*Task description:* Locate the line containing "4 double-deck graphics cards", then please write out that line and all the lines below it in the entries exactly.

Saved data entries:
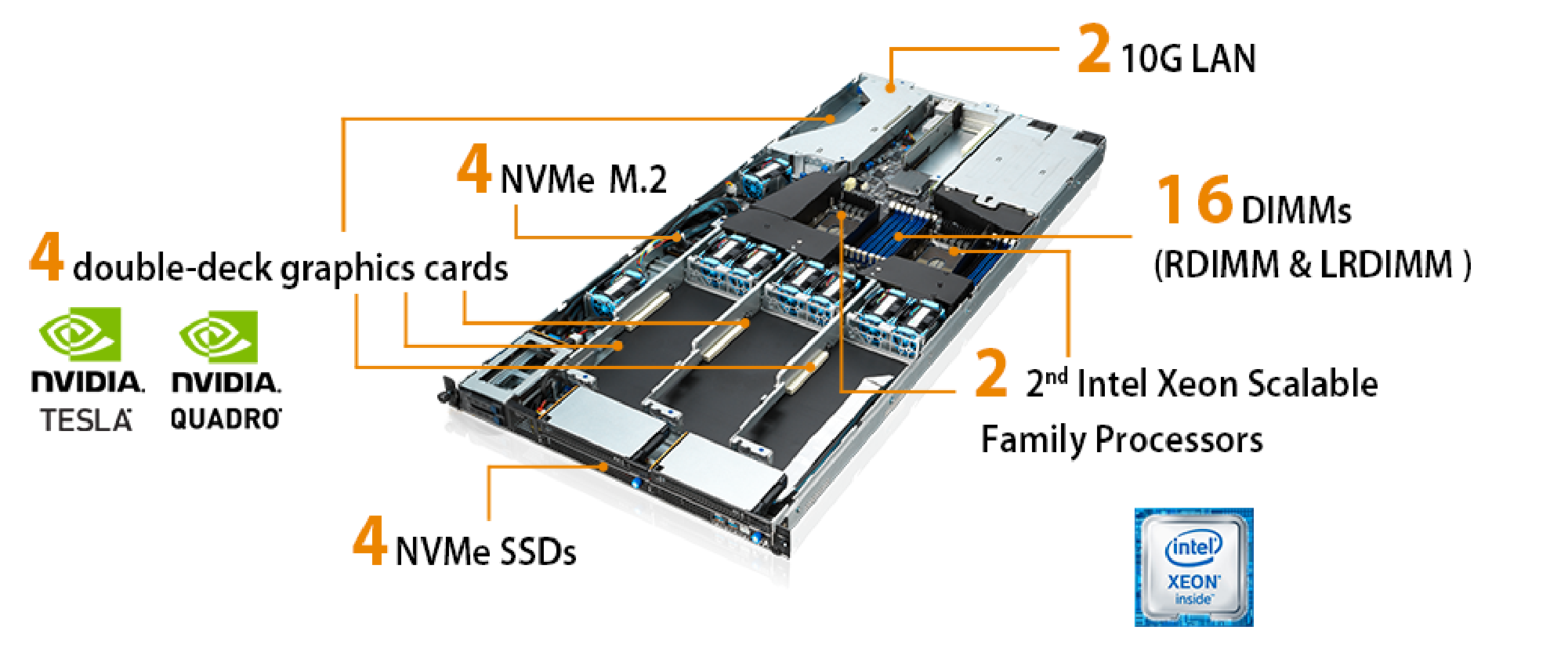 2 10G LAN

4 NVMe M.2

16 DIMMs
(RDIMM & LRDIMM )

4 double-deck graphics cards

NVIDIA. TESLA

NVIDIA. QUADRO

2 2$^{nd}$ Intel Xeon Scalable Family Processors

4 NVMe SSDs

intel XEON inside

*Response:*
4 double-deck graphics cards

NVIDIA. TESLA

NVIDIA. QUADRO

2 2$^{nd}$ Intel Xeon Scalable Family Processors

4 NVMe SSDs

intel XEON inside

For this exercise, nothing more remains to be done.